15. The method of claim 10, further comprising a second step of the anion exchange chromatography step (4).

16. The method of claim 15, wherein the second step of anion exchange chromatography step (4) is performed after steps (1), (2), and (3).

17. The method of claim 15, wherein the second anion exchange chromatography step (4) is performed using Fractogel EMD TMAE HiCap resin or Q sepharose FF resin.

18. The method of claim 15, wherein the second anion exchange chromatography step (4) uses borate buffer and increases the NaCl concentration gradient.

19. The method according to claim 15, characterized in that it comprises a nanofiltration step (4') after the second anion exchange chromatography step (4).

20. The method according to claim 19, characterized in that it comprises an ultrafiltration step (5) after the nanofiltration step (4').

21. The method of claim 1, wherein any eluent and/or buffer contains L-methionine as an antioxidant.

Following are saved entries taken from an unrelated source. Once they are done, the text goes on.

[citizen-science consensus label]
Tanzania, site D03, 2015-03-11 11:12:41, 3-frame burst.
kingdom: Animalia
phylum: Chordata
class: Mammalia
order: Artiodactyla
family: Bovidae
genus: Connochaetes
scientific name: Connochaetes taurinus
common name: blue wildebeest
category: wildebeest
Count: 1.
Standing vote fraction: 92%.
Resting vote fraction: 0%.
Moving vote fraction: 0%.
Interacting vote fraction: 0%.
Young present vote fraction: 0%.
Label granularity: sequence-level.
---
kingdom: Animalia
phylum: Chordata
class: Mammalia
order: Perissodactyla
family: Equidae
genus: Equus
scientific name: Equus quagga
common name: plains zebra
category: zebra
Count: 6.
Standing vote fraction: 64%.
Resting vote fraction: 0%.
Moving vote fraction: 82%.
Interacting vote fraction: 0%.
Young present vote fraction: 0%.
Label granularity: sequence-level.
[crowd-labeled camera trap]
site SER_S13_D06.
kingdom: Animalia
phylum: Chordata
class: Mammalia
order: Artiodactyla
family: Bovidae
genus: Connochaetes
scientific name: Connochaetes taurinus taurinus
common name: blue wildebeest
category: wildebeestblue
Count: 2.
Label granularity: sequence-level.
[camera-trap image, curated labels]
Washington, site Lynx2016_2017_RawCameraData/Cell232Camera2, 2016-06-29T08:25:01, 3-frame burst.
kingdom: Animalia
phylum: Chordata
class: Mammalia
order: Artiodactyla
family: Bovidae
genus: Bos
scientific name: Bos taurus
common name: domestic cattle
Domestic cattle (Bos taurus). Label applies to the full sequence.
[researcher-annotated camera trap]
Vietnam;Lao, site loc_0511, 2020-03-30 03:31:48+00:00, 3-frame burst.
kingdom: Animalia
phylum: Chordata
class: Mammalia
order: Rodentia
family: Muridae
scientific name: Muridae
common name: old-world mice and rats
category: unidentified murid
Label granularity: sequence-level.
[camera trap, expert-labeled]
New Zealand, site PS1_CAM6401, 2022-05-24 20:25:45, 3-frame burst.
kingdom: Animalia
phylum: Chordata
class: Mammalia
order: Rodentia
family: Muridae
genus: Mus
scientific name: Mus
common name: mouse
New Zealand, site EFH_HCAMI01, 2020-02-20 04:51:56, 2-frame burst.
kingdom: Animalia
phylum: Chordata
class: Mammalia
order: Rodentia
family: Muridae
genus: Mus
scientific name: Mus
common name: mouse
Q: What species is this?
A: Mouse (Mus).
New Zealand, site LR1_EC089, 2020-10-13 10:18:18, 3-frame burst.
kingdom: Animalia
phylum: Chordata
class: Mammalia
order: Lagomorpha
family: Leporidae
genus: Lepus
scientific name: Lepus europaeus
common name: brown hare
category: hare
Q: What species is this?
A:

22. A method for purifying human recombinant FSH, said method comprising subjecting FSH to the steps of:

-ultrafiltration;

(0) anion exchange chromatography on Q Sepharose FF with borate/NaCl, L-methionine, pH 8.5 or approximately 8.5 as eluent;

(1) after the elution step (0), performing a dye affinity chromatography step on blue sepharose FF using phosphate, NaCl, L-methionine as eluent at a pH of 7 or about 7;

(2) after the elution step (1), a hydrophobic interaction chromatography step is carried out on Toyopearl butyl 650M using phosphate, ammonium sulfate, L-methionine as eluent at pH7 or about 7;

(3) after the elution step (2), a reverse phase chromatography step is carried out on Source30RPC using ammonium acetate, L-methionine, 2-propanol, pH 7.6 or about 7.6 as eluent;

(4) after elution step (3), an anion exchange chromatography step on Fractogel EMD TMAE hicap resin with borate, L-methionine, pH 8.5 or about 8.5, and NaCl;

(4') performing nanofiltration after the elution step (4); and

(5) after step (4'), ultrafiltration is carried out.